Every home cook might have their tried and trusted method for cooking the perfect steak.
But science suggests you’ve probably been doing it wrong.
Physicist George Vekinis claims that most people’s steak cooking techniques result in dry, chewy meat.
Instead of opting for the grill or a frying pan, Mr Vekinis claims that the perfect steak should be microwaved – and never salted.
Salting the steak draws water out from the meat and produces something that is ‘tough and inedible’.
Science says you’ve been cooking your steak all wrong. To get the perfect bit you should ditch the salt and pre-warm the steak for a few minutes in the microwave
While it might not seem appetizing, science suggests that the best steaks should be unsalted and microwaved before frying
‘Salt must never be put on a steak before frying,’ Mr Vekinis said, speaking on the BBC podcast Instant Genius.
‘Salt has this osmotic ability to drag out as much water as possible from the meat and you’re going to get tough and inedible.’
If you want your steak seasoned, Mr Vekinis advises that this is best done after the cooking process has been completed as to avoid drawing out any more water.
The other big mistake people make is that the steak is cooked while still cold from the fridge, which he says is a ‘no-no’.
‘When you cook it directly from the fridge, essentially what you’re doing is not heating up the meat from the inside,’ he explained.
Because steaks are only heated directly for a short time, the energy from the pan does not have long to transfer into the meat.
While the meat’s surface may cook just as fast, the interior of a cold steak will take much longer to cook, resulting in a burnt exterior or raw interior.
To avoid this, Mr Vekinis recommends warming the steak in the microwave for a while before frying.
‘It’s always a good idea to heat the meat first in a microwave oven,’ he said.
After salting, Mr Vekinis recommends cooking each side for a maximum of one minute just to add some colour and flavour
Mr Vekinis recommends that you ‘put it in the microwave oven for one to two minutes,’ although he added that it ‘depends on the thickness of the meat’.
‘Then you fry it quickly, a very short time, as short time as possible, just to give it that little bit of Maillard yard reaction on the surface so you get this slight aroma and the pleasure of the taste,’ he explained.

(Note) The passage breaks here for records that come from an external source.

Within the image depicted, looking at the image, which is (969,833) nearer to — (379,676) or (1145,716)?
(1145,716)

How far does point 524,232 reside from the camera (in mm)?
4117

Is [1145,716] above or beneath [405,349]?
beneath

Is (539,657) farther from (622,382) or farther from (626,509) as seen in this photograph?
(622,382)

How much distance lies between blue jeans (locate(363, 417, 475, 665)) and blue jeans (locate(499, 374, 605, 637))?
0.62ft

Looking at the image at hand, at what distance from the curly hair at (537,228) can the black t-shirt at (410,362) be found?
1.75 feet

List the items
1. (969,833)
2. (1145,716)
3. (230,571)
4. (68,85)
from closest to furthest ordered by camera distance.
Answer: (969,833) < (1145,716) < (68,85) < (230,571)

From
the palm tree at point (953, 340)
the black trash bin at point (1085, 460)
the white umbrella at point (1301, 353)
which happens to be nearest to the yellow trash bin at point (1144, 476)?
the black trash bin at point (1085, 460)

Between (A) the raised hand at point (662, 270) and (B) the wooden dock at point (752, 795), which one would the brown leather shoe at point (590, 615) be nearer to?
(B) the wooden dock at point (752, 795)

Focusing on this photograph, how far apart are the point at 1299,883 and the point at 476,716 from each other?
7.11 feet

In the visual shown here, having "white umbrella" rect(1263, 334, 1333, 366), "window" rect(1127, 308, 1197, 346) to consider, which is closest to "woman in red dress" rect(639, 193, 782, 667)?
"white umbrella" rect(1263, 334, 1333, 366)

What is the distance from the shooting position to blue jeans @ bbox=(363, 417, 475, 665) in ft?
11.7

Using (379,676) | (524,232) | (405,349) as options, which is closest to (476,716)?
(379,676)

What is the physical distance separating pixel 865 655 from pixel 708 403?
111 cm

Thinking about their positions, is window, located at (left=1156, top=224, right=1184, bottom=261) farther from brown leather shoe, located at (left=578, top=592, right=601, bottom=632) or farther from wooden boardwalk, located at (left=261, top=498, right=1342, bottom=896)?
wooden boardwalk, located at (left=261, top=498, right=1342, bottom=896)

‘When I say short I’m talking about a minute maximum. You take a steak or beef or whatever it is and you just fry it on both sides as little as possible.’

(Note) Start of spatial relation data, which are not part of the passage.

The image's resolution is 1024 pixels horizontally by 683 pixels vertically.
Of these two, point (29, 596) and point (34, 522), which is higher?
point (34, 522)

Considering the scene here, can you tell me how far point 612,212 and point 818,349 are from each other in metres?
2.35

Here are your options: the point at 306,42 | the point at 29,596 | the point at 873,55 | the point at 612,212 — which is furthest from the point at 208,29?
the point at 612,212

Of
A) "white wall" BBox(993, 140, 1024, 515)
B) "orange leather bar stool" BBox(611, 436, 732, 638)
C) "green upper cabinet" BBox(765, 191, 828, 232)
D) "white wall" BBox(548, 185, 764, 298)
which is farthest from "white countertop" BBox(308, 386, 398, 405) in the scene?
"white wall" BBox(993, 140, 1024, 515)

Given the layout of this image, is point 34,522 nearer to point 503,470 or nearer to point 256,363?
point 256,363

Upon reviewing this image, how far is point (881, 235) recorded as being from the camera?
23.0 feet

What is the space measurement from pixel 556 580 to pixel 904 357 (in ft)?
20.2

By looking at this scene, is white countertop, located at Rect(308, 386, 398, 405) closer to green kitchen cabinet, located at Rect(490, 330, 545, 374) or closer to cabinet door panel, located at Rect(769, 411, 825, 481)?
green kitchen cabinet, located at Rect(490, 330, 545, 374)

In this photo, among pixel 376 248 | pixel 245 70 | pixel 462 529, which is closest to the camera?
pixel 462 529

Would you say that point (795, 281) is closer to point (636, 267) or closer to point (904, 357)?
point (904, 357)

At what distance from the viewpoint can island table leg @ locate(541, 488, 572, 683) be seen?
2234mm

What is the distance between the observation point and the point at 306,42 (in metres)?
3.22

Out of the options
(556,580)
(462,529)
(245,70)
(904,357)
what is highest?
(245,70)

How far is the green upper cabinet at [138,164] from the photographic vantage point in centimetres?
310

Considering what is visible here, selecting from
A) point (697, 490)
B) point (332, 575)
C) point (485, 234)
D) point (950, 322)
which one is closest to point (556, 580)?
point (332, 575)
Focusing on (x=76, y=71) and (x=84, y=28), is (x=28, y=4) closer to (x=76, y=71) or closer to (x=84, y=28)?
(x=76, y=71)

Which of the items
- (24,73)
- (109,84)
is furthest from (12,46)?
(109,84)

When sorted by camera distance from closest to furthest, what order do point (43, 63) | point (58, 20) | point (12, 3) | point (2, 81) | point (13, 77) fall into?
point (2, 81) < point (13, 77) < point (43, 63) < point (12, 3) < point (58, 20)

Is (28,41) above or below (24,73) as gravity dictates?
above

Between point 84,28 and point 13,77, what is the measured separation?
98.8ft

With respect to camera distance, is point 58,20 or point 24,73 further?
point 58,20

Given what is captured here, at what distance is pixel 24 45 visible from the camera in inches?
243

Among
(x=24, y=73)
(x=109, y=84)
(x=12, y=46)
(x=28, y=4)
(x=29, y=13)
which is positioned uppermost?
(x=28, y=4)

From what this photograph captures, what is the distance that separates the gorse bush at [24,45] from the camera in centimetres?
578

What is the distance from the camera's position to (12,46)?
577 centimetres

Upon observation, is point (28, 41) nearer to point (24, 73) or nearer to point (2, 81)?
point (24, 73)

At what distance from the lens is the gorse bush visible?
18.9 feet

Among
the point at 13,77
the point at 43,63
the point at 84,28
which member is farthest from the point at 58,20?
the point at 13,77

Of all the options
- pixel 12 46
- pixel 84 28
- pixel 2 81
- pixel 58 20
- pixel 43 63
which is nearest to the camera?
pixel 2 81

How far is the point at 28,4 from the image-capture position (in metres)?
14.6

Mr Vekinis added: ‘The ideal way of eating the meat is medium rare, so it’s going to be slightly red and cooked on the outside.
‘The only way to be absolutely sure of that is that you either start with a thin piece of meat or you have a thicker piece of meat that has been heated properly internally with microwaves.

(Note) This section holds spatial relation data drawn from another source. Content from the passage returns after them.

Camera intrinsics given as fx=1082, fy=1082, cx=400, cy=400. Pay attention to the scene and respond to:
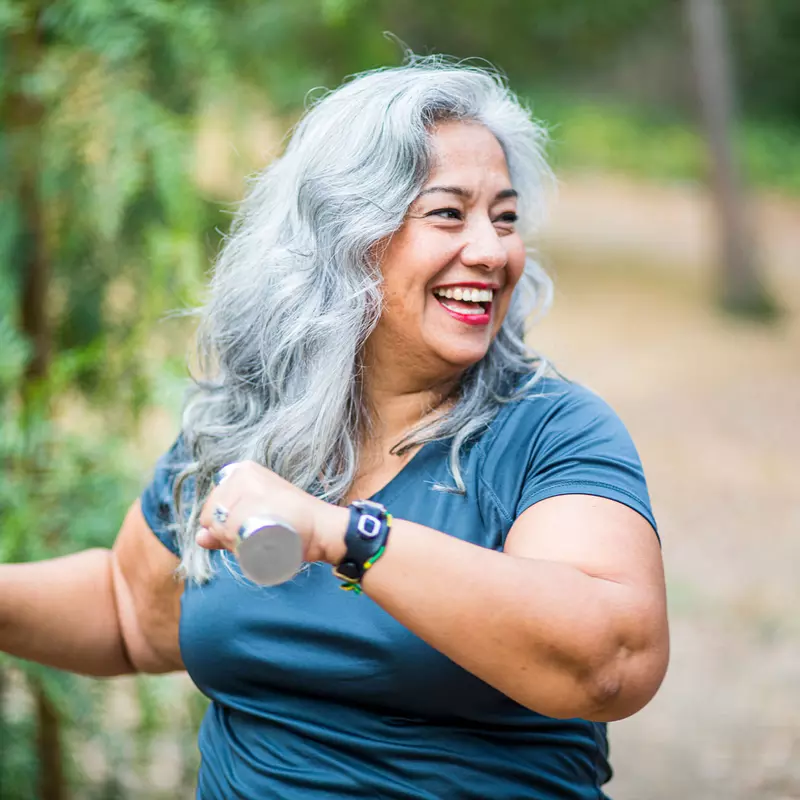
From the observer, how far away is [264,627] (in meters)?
1.72

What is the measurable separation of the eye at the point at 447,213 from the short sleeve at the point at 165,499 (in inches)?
25.2

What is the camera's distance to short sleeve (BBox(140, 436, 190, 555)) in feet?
6.46

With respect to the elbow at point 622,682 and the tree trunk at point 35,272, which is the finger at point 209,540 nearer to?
the elbow at point 622,682

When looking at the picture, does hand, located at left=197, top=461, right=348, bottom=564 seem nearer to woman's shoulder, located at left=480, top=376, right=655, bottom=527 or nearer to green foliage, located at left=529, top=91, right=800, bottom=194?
woman's shoulder, located at left=480, top=376, right=655, bottom=527

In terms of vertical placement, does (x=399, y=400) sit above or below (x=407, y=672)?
above

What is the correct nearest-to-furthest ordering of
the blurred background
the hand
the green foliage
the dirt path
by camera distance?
1. the hand
2. the blurred background
3. the dirt path
4. the green foliage

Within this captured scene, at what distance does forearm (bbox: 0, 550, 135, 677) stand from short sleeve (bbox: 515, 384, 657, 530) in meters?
0.88

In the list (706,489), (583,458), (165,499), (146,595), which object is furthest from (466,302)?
(706,489)

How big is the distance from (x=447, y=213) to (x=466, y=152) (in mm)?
116

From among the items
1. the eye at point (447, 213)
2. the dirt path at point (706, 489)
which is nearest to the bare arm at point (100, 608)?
the eye at point (447, 213)

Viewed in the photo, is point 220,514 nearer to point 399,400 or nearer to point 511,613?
point 511,613

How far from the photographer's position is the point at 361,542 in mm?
1370

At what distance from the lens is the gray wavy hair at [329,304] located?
1.81 meters

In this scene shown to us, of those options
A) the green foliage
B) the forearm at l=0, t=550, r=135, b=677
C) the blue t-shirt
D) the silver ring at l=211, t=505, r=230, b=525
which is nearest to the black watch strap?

‘The temperature inside the meat should reach at least 55-60C [131- 140°F] and that’s absolutely minimum.’
Leaving meat too rare can increase the risk of food poisoning as it may contain harmful bacteria.
The US Department of Agriculture recommends that fresh meat like steaks be heated to a minimum temperature of 145°F (62°C) to guarantee safety.
However, that is still a good 15°F (7°C) higher than the temperatures needed to achieve the perfect medium rare favoured by Mr Vekinis.
What’s the ideal temperature for steak?
Rare: 120–130°F (49–54°C)
Medium Rare: 130–135°F (54–57°C)
Medium: 135–145°F (57–63°C)
Medium Well Steak: 145–155°F (63–68°C)
Well Done Steak@ 155°F(68°C) and up
However you like your steak, there’s a perfect temperature to get the results you want
Rare steak is, however, somewhat safer than rare ground meat as the majority of the bacteria cannot penetrate the surface of the meat and so the rare interior can still be safe in some cases.
It is worth bearing in mind that beef and other meats are eaten raw all over the world in dishes like steak tartar or beef carpaccio.
However, if you are in any doubt, it is always safer to cook to the recommended safe temperature using a meat thermometer to ensure accuracy and safety.
However, Mr Vekinis’ advice may rile up a few celebrity chefs who would turn their noses up at an un-salted, microwaved steak.
Gordon Ramsey’s own recipe calls for the steak to be rubbed generously with salt before cooking.
Jamie Oliver’s recipe is also at odds with Vekinis’s theory as he recommends rubbing steaks with salt, pepper, and olive oil before frying.
American chef and food writer J. Kenji Lopez-Alt, who is known for his scientific approach to cooking, also disagrees with Mr Vekinis’ claims.
Mr Lopez-Alt compared the results of four steaks seasoned at different times before cooking to see which had the best sear, in an article for Serious Eats.
Steaks cooked three to four minutes after seasoning had a worse sear as osmosis drew water to the surface which interfered with the chemical reactions that produce the brown, tasty crust.
However, he found that steaks salted immediately before cooking produced an excellent sear and were not affected by osmosis.
Likewise, the best results were achieved by salting the steak the night before and leaving it in the fridge to rest.
Mr Lopez-Alt found that this dried the steak for a better sear and only resulted in a negligible five per cent moisture loss.